Tuesday, September 8, 2015

Common Crawl

Have you heard of the Common Crawl?

It's a non-profit that crawls the World Wide Web each month. They then publish a free, public archive of what they've found. The August 2015 crawl contains 1,810,000,000 webpages totalling 145 TB in size. For perspective, 22 years ago, my family's first computer (hereafter, the DellowPC [1]) had 170 MB of hard drive space -- so we'd need 850,000 of those $2,500 [2] machines just to store the August results.

Do you have 2.1 billion dollars to spare? Yeah, me neither. That's a shame, because since hearing of the Common Crawl, I really wanted to experiment with it.

Luckily, you don't actually need a few billion dollars. A quarter and a nickel will do. Because Amazon hosts the dataset in their S3 file server [3], other Amazon customers can work with the data very cheaply by using Amazon's EC2 service, which rents computers by the hour.

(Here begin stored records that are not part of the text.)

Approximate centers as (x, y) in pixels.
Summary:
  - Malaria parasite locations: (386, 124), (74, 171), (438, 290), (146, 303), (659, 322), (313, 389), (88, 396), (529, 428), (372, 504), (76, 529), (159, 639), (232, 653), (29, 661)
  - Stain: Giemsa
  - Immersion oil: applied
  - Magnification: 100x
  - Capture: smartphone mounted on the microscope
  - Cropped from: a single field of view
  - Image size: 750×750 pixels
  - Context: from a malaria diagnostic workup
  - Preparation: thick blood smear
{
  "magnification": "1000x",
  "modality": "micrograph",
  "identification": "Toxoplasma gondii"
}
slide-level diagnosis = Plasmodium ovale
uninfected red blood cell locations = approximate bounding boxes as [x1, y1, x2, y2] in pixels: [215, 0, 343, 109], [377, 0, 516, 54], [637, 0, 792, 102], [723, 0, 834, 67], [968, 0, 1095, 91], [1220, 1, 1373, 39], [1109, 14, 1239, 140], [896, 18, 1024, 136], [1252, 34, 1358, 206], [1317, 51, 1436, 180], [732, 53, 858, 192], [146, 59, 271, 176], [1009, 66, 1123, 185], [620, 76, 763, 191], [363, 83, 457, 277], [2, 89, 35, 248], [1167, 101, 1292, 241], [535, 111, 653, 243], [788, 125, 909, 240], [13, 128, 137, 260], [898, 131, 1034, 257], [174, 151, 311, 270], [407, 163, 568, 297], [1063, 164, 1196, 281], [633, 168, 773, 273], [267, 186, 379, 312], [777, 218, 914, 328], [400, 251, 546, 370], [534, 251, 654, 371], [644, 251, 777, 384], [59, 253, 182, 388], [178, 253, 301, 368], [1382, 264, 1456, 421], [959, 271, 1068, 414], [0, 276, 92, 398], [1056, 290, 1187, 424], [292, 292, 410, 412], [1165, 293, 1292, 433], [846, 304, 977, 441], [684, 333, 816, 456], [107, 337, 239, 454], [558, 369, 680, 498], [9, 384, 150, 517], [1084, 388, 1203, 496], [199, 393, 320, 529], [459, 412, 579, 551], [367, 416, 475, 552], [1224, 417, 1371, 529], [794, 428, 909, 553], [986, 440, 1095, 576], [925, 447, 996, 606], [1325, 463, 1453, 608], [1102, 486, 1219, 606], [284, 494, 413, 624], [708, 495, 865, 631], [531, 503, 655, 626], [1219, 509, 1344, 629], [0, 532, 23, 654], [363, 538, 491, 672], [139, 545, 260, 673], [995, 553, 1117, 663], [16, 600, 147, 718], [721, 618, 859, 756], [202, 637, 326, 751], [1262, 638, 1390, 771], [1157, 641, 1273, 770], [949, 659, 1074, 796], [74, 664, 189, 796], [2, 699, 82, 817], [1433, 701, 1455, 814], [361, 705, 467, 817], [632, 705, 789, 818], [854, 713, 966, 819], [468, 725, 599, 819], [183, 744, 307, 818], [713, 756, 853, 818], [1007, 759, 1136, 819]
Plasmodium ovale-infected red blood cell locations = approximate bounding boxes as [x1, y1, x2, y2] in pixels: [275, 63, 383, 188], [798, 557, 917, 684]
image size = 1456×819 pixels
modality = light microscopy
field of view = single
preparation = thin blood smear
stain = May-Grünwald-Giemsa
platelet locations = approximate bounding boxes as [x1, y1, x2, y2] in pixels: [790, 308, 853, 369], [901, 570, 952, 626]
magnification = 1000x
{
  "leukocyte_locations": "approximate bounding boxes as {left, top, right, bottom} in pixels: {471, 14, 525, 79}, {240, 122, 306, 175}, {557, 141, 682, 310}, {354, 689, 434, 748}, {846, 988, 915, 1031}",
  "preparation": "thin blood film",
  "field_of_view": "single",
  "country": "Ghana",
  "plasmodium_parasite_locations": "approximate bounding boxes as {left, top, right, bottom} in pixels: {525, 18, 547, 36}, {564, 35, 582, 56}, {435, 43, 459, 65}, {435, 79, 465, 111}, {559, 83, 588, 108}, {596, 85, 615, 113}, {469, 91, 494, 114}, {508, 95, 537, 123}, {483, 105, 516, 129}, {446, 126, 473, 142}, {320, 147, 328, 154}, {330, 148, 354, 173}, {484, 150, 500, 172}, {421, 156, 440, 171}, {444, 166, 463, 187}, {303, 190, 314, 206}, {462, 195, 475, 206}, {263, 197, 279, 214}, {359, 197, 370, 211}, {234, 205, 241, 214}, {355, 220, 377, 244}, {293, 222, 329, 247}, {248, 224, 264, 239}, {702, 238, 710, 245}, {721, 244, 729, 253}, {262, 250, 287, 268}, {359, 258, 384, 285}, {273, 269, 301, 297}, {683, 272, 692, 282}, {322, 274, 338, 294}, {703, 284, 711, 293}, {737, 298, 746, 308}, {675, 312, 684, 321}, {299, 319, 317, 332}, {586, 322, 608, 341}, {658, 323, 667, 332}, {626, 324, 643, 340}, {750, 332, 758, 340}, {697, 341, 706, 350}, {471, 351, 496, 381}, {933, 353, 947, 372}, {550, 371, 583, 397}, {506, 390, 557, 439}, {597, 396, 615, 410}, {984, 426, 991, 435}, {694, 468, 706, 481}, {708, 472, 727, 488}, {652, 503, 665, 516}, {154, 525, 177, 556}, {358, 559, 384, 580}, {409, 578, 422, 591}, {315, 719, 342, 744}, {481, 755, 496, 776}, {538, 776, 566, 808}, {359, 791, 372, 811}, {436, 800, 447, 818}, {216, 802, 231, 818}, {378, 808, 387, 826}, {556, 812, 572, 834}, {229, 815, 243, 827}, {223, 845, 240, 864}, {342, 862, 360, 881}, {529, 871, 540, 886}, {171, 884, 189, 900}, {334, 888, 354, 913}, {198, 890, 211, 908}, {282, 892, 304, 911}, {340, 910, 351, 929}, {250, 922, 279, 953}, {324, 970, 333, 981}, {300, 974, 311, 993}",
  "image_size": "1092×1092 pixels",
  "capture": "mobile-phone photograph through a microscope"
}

I wrote a script to read every page and spit out the list of links, sorted by popularity. The Common Crawl is conveniently divided into about 34,000 "chunks", each containing 60,000 web pages. You end up with 34,000 lists of links. Then you pair up each list and merge them together, aggregating their popularity counts. You end up with 17,000 lists of links. Rinse, wash, repeat until you have 1 list of links.

This, of course, requires some computing power. Remember that quarter and nickel? For that amount, you can rent a really beefy computer for an hour. The computer has 36 "cores", each core having about 100x the processing power of a DellowPC.

So what the hell, let's splash out for three of them, for a combined processing power of about 10,800 DellowPCs. All for less than $1, or 0.05% the cost of the DellowPC. Running at full tilt (see below), the scripts take about a day and half to run. Total cost: about $30.


Few things about technology really make me awestruck, but this is one of them.

The 1.8 billion pages contain the thoughts of hundreds of millions of people. And they're available for your perusal if you have a few bucks and some minimal scripting skills.

This used to be the sole domain of megacorporations. While you're not likely to build the next Google on the Common Crawl alone, there are plenty of other things you could do with it. It also raises the question of how enforceable things like Europe's "Right to be Forgotten" law will be when any individual can inspect the source documents--all several billion of them--on their own.

For an element of frisson, I inspected my results for references to me or my siblings. We have fairly unique names and since I know that 1.8 billion pages is just a fraction of the entire Web, I wasn't expecting much. Here's what I found:

11 colin dellow
19 jessica dellow
16 lindsay dellow
257 tyler dellow

This is straight up creepy! Even though this is clearly not a complete sample of the web, here is information about me and my siblings--and hundreds of millions of other people--waiting to be analyzed, with no oversight. (All the Common Crawl people know is that you looked at the entire data set. For $30.)

Can you imagine what will be possible in another 22 years? Or what might happen if, say, the NSA's data warehouse ever got breached and released to the world? We're all going to become a lot more comfortable with each other's deep, dark secrets out of necessity, because they're eventually going to be available to everyone.

[1] The DellowPC was an IBM PS/1 with an Intel 80486SX running at 33MHz with 4MB of RAM. It looked like this.

[2] $2,500 in 1993 dollars. $3,717 after adjusting for inflation, but things are a bit one-sided as it is.

[3] The total Common Crawl dataset is 2.7 petabytes, encompassing 44 billion pages. Monthly storage cost on S3: $85,000. Amazon donates the storage for free.